Besonderheiten der Implantateinheilung im Alter
Mit dem steigenden Lebensalter wächst die Häufigkeit der Erkrankungen (Diabetes mellitus, Knochenverlust), welche einen direkten Einfluss auf die Struktur und den Stoffwechsel des Knochens haben können. Im zunehmenden Alter ist das Gewebe zudem strukturellen und histologischen Veränderungen unterworfen – auch die Mundschleimhaut weist eine veränderte Durchblutung auf und die Produktion von Speichel sowie die Epitheldicke nehmen ebenfalls ab.
Im Alterungsprozess des Knochens zeichnet sich die sinkende Anzahl der Knochenbildenden Vorläuferzellen ab, die eine verminderte Teilungstendenz und veränderte Sensibilität der Signalproteine zur Folge haben. Die verminderte Regenerationsfähigkeit des Knochens kann dabei ebenso wie die geringere Durchblutung sowie die verlangsamte Gefäßneubildung die Einheilung des Implantats verzögern.
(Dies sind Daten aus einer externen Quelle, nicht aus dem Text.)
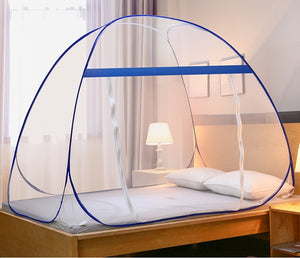 Beauty Gold Anti Mosquito Pop-Up Mesh Tent™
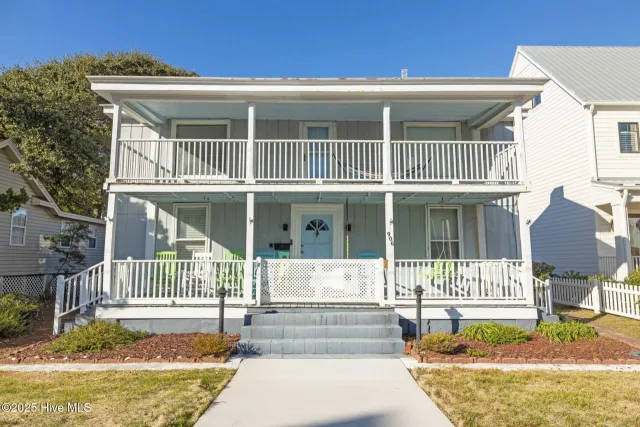 906 Shepard Street, Morehead City, NC 28557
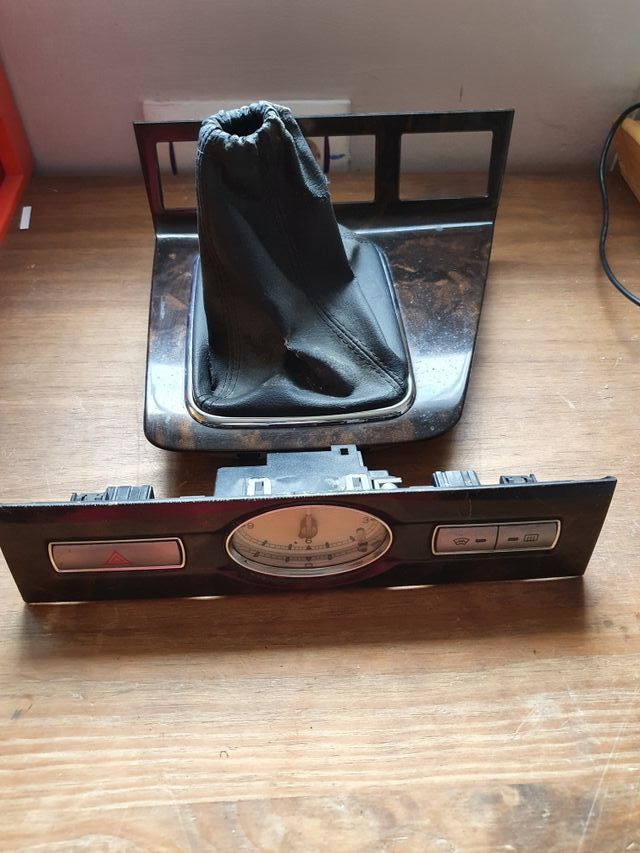 para ford Mondeo mk3 2004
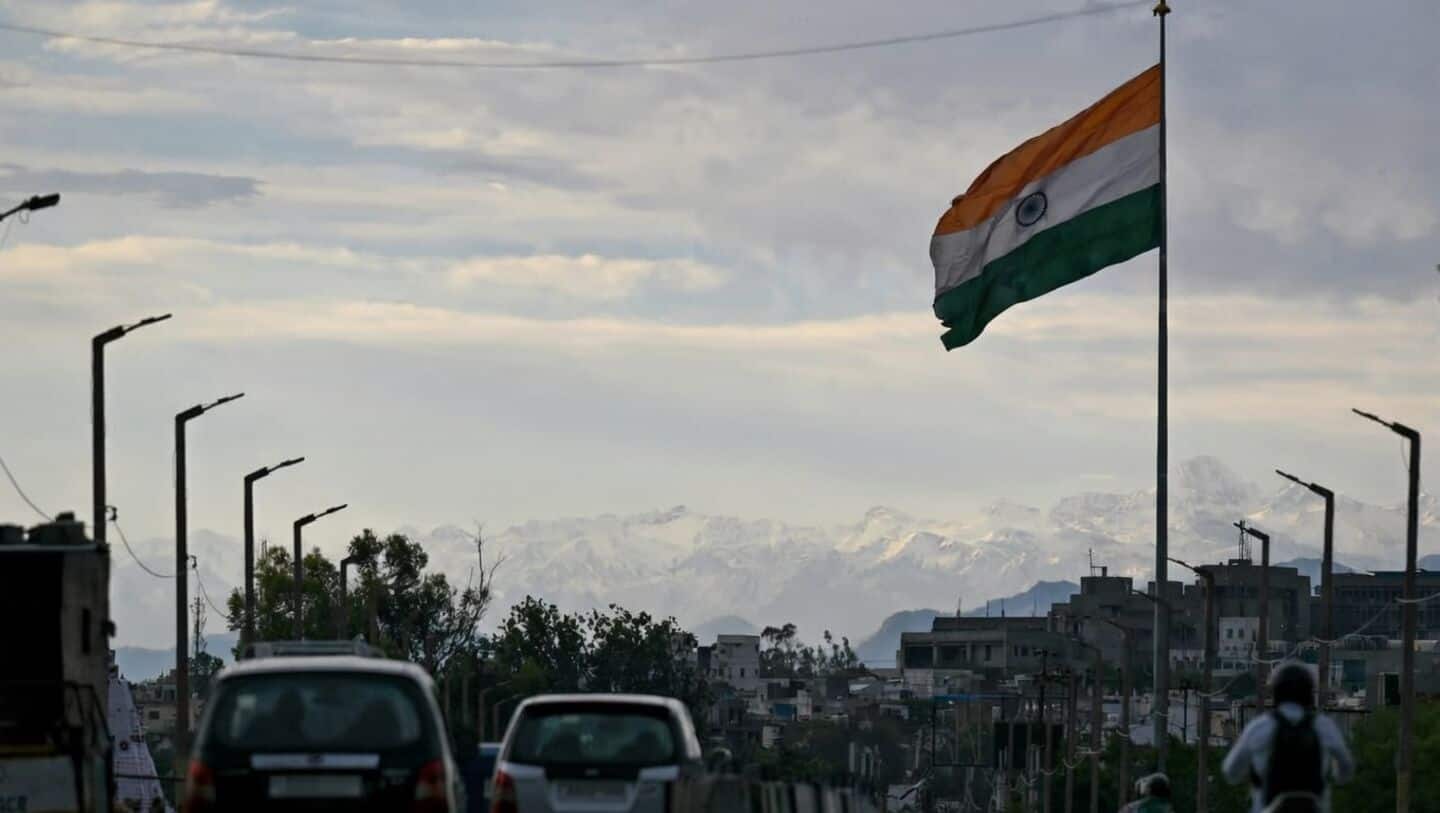 Pakistan reacts to India's delimitation bill, calls it 'illegal'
Daher ist die Kenntnis und Berücksichtigung der Pathomechanismen eine Grundvoraussetzung für die Implantatbehandlung bei Senioren. Eine erfolgreiche Osseointegration wird dabei durch den sicheren Verschluss des Weichgewebes gewährleistet. Durch die geschlossene Gewebedecke wird das Implantat stabilisiert und erhält zusätzlich mechanischen und chemischen Schutz des Blutkoagels und des sich bildenden Kallus.
- Implantatpflege - Wie Sie Ihre neuen Implantate am besten pflegen
Häufige Fragen und Antworten
- Wann Implantate?
- In den meisten Fällen setzen Zahnärztin und Zahnarzt das Implantat nach etwa sechs bis zwölf Wochen in das ehemalige Zahnfach, mitunter bereits nach zwei Wochen. Fachleute nennen dies eine »verzögerte Sofortimplantation«. In dieser Zeit können kleinere Entzündungen abheilen und behandelt werden.
- Zahnimplantate Heilungsverlauf?
- Folgende Phasen und Zeiträume sollten für die Heilung beachtet werden: Weichteilheilung (Zahnfleisch & Entzündungsherde): 4–8 Wochen. Implantateinheilung (Oberkiefer): 4–6 Monate. Implantateinheilung (Unterkiefer): 2–4 Monate.